L’emplacement est un élément tout aussi important. Quel que soit l’endroit où l’on est assis, la performance sera différente sur le plan sonore et visuel. Cela nous ramène à la question de l’enchevêtrement. Les spectateur·trice·s seront lié·e·s les un·es aux autres, mais ielles vivront tous une expérience différente selon l’endroit où ielles seront assis·es.

 

SAT: Avez-vous consulté ou interagi avec la communauté scientifique lors de la conception de ce projet ?

Oui, France a eu un mentor pour ses études, Richard D. Brown du Royaume-Uni, et plus tard, nous avons rencontré Sebastián Duque Mesa lors de la première de la collection immersive de Mutek à Mutek 2022. À l’automne 2022, lorsque France s’est rendue à Dresde pour rencontrer Markus et présenter Entanglement AV à Hellerau, elle a rencontré Tatsukiko Ikeda, une physicienne japonaise. Nous avons revu Tatsuhiko à Tokyo en décembre 2022 et en février 2023, Sebastián nous a invités à présenter Entanglement XR à Toronto à Xanadu, où il travaille, et où nous avons eu de grandes conversations avec des physiciens, des ingénieurs et des concepteurs. Ces interactions sont importantes pour nous car elles nous maintiennent en éveil sur le plan de l’acuité scientifique et, dans un cas, nous avons complètement changé de cap au cours d’une conversation de 5 minutes :-).

 

SAT: Quelle expérience souhaitez-vous transmettre au public?

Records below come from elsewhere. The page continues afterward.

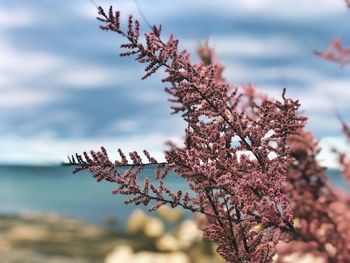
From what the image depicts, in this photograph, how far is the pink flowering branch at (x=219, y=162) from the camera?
2012 millimetres

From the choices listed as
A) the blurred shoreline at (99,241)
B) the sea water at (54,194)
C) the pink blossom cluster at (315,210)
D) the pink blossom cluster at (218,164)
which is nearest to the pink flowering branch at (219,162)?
the pink blossom cluster at (218,164)

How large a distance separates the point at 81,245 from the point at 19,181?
31201mm

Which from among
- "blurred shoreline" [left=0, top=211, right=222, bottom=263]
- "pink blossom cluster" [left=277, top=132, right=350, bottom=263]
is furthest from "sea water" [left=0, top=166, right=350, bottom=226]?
"pink blossom cluster" [left=277, top=132, right=350, bottom=263]

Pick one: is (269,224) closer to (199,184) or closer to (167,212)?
(199,184)

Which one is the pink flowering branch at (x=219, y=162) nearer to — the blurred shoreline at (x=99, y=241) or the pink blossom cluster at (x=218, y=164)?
the pink blossom cluster at (x=218, y=164)

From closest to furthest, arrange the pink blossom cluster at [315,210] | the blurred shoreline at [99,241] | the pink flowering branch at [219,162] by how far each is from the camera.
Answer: the pink flowering branch at [219,162]
the pink blossom cluster at [315,210]
the blurred shoreline at [99,241]

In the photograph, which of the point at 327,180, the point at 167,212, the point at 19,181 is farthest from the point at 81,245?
the point at 19,181

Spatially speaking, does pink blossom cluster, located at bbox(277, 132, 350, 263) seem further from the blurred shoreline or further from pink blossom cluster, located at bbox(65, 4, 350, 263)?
the blurred shoreline

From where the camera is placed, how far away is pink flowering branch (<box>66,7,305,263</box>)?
201 cm

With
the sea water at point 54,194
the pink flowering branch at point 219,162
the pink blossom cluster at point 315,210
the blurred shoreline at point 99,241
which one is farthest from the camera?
the sea water at point 54,194

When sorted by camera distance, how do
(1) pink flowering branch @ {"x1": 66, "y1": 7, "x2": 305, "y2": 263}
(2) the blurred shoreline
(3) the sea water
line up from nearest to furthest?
(1) pink flowering branch @ {"x1": 66, "y1": 7, "x2": 305, "y2": 263}, (2) the blurred shoreline, (3) the sea water

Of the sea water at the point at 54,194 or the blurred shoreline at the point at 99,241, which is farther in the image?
the sea water at the point at 54,194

Nous espérons créer une expérience au cours de laquelle le public se perdra, perdra la notion du temps et se laissera aller. La performance sera peut-être une traduction de nos intérêts et de nos curiosités.

 

SAT: Pouvez-vous nous parler de la dynamique de votre collaboration artistique sur ce projet ?

Il s’agit d’une collaboration simple, sans “drama”, qui coule de source…

 

SAT: Quelles sont vos plus grandes influences actuelles, visuelles et musicales ?

FJ: e suis plus influencé par les concepts que par la musique, mais j’écoute tout, de Miles Davis à Coltrane en passant par Atomtm, Richard Chartier, Andy Stott, Barker, Basinski et Curtist Mayfield. Dans les installations et les concerts, par exemple, je positionne les haut-parleurs de manière spécifique pour répondre à l’architecture, créant ainsi une sculpture sonore sans qu’il s’agisse d’un objet absolu. Il s’agit plutôt de présenter une œuvre qui est différente de ce que l’on entend, en fonction de l’endroit où l’on se trouve dans l’espace. Il s’agit plutôt de présenter une œuvre dont le son n’est pas absolu, mais plutôt auditivement mutable en fonction de l’endroit où l’on se trouve dans l’espace. 

MH: En ce qui concerne les visuels, l’inspiration vient d’une exploration constante de ce que l’on entend, de ce que l’on voit et de ce que l’on expérimente – c’est peut-être là où les différentes sensations ” concordent ” que se trouve l’endroit idéal pour l’inspiration, qui peut donc venir de n’importe quelle direction. Bien sûr, l’exposition passée joue un rôle important et c’est là qu’une certaine dose de minimalisme mélangée à la complexité et à la simplicité peut être retracée.